Covalently Interconnected Thermoplastic Polymeric Nanofiber/Carbon Nanotube Composite Nanofibrous Aerogels for Piezoresistive Sensors

With the development of wearable devices, the demand for pressure sensing has prompted the development of flexible pressure sensors with excellent overall performance, especially flexible piezoresistive sensors with long-term durability. In this study, covalently interconnected poly(vinyl alcohol-co-ethylene) (EVOH)/MWCNTs composite nanofibrous aerogels with typical "layer–pillar" hierarchical porous structure were prepared by hydroxyl aldehyde condensation to cross-link thermoplastic nanofibers and hydroxylated carbon nanotube. Benefiting from the porous structure of composite nanofibrous aerogels and robust bonding between EVOH and MWCNTs, the prepared composite nanofibrous aerogel exhibited an ultralow density (18.27 mg/cm3), excellent compressibility and restorability (up to 80% strain), and remarkable fatigue durability exceeding 1000 times.
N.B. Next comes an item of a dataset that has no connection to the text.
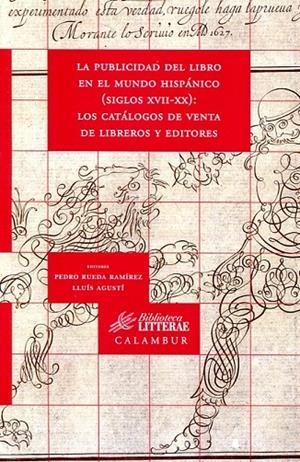 PUBLICIDAD DEL LIBRO EN EL MUNDO HISPÁNICO, LA (SIGLOS XVII-XX) | 9788483593844 | RUEDA RAMÍREZ, PEDRO / AGUSTÍ, LLUÍS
Meanwhile, the compressive strength of the cross-linked composite aerogel was increased by a factor of 3.5 compared to the un-cross-linked composite aerogel (9.70 kPa). The composite nanofibrous aerogel can be assembled as a piezoresistive sensor, with a sensing capacity up to 80% strain (corresponding to 33.49 kPa) and detection limit of 80 Pa. Furthermore, the dynamic strain sensitivity and pressure sensitivity of the piezoresistive sensor are GF = 1.51 and S = 0.28 kPa–1, respectively. More importantly, the cyclic stability of the pressure resistance sensor was outstanding; even after 3000 cycles, its curve remained essentially consistent with the initial 50 cycles. These successes ensure the excellent performance of EVOH/MWCNTs composite nanofibrous aerogels for sensitive monitoring of mechanical signals, such as body posture monitoring, and show the great potential of aerogel sensors as the next generation of wearable electronics.